From now on, we assume $d=2m$ even. For $\alpha\in\Bbb Q$, we proceed as above and deduce that $(a,b)$ cannot be a fundamental solution for $d>1$. Suppose then that $\alpha=\sqrt{w}$, we $w\in\Bbb Q$ not a square, so that $\gamma=t\alpha$, with $t\in\Bbb Q$. We have the relation $$T_d+U_{d-1}\sqrt{X^2-1}=\left(X^2-1+2X\sqrt{X^2-1}\right)^m$$ and thus $$P+Q\sqrt{D}=\left(\alpha^2X^2-1+2\alpha\sqrt{\alpha^2X^2-1}\right)^m.$$ Evaluating at $k$, we then easily obtain the identity $$a+b\sqrt{n}=\left(u+v\sqrt{n}\right)^m,$$ with $u,v\in\Bbb Q$. Once again, for $m>1$, it then follows that the couple $(a,b)$ cannot be a fundamental solution, leading to the result.
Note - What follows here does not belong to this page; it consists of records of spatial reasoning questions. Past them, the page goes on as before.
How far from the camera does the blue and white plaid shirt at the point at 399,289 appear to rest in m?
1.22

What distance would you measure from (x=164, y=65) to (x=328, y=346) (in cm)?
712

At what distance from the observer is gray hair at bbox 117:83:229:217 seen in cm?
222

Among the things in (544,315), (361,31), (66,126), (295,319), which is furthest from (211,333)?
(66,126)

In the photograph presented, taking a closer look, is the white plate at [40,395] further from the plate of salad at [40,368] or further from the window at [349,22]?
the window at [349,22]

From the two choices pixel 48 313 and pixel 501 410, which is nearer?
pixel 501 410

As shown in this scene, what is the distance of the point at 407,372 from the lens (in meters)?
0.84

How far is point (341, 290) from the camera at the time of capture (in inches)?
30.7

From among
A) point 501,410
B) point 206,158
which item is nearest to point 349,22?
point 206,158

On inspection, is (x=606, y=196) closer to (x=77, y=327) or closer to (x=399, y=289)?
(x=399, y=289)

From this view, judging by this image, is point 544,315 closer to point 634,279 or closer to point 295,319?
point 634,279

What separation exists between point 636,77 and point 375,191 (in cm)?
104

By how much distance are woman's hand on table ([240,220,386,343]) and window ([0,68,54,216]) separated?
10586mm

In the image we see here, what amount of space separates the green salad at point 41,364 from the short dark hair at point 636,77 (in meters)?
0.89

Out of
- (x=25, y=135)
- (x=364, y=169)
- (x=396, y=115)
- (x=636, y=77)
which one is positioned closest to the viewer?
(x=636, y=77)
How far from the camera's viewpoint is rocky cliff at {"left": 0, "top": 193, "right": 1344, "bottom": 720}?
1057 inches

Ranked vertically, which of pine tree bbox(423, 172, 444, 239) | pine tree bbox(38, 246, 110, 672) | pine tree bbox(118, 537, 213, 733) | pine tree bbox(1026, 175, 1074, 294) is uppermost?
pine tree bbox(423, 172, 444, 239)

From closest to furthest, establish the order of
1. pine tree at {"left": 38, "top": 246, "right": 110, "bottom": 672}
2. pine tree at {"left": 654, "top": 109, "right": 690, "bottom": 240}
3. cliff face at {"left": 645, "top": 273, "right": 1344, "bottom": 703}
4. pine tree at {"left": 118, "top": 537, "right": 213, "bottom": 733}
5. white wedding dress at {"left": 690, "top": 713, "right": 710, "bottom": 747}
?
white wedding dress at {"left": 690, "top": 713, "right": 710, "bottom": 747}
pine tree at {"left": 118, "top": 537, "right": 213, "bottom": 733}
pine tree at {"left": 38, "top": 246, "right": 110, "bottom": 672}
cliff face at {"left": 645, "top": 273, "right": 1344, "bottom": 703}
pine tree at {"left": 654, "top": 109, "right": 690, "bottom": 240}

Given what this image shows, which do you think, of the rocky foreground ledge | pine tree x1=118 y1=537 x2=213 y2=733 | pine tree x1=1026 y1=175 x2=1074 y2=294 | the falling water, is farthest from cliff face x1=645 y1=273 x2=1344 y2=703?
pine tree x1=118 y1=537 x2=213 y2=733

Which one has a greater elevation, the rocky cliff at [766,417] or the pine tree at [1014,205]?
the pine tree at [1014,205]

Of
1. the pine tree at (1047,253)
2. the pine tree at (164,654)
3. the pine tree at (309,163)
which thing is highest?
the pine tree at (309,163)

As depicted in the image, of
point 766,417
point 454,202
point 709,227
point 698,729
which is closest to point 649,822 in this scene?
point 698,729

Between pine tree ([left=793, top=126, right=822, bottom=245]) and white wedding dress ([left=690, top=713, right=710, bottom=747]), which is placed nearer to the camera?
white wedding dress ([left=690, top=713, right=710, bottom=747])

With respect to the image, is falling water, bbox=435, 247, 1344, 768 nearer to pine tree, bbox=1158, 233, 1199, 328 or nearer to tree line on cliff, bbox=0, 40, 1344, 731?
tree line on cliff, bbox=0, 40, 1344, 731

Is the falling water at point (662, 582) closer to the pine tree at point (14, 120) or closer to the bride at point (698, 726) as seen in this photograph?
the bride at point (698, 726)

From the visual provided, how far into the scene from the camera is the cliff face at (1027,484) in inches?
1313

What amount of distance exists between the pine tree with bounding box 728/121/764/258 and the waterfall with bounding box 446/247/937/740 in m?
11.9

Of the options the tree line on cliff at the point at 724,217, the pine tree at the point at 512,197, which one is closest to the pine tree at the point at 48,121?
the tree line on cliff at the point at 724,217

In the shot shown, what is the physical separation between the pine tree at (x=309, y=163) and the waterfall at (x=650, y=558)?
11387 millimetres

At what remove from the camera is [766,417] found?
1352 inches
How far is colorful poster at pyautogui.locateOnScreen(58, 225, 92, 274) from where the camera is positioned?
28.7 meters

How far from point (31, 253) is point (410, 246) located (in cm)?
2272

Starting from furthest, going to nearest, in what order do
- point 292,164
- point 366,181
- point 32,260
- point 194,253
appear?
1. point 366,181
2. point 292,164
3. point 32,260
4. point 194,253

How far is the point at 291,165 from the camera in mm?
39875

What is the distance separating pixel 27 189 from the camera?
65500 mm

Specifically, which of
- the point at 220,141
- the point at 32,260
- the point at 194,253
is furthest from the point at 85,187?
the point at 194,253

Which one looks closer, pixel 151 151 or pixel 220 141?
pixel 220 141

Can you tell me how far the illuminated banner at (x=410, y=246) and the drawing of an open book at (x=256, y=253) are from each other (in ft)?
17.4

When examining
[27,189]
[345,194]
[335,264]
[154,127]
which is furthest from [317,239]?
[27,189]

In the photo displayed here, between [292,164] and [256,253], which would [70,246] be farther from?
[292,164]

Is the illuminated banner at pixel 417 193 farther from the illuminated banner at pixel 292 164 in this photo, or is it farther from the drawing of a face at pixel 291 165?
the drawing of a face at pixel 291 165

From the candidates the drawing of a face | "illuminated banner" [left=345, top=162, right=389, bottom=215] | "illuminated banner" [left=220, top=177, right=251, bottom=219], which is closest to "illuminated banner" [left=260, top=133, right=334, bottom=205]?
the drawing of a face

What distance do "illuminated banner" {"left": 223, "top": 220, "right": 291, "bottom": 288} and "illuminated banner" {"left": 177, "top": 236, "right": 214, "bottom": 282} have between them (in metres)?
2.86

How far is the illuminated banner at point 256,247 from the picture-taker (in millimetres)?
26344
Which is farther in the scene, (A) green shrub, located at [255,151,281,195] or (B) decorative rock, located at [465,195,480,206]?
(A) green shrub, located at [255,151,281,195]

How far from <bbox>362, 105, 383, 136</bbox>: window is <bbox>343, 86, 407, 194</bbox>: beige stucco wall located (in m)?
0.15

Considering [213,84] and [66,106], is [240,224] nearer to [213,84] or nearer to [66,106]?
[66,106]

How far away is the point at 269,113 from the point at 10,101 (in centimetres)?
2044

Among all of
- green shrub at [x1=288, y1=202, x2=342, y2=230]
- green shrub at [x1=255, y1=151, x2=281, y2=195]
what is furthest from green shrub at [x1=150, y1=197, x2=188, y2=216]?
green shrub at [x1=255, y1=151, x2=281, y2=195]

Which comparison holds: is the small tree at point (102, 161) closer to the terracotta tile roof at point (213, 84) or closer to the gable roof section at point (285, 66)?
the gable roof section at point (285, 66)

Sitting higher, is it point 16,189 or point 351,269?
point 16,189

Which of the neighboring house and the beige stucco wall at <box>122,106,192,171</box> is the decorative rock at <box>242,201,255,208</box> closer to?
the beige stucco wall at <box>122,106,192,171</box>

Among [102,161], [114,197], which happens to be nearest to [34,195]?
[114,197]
A final remark: for general $n$, if $(a,b)$ is a fundamental solution then $$a+b\sqrt{n}=\left(u+v\sqrt{n}\right)^r,$$ where $u+v\sqrt{n}$ is a fundamental unit of $\Bbb Q(\sqrt{n})$. For example, in Stefan Kohl's example for $n=13$, we have $$649+180\sqrt{13}=\left(\frac{11}2+\frac32\sqrt{13}\right)^3.$$ I'm definitely not an expert on this subject, but the above discussion combined with an explicit bound for the integer $r$ would lead to a bound for the degree of $P$ and therefore give a complete answer to the second question.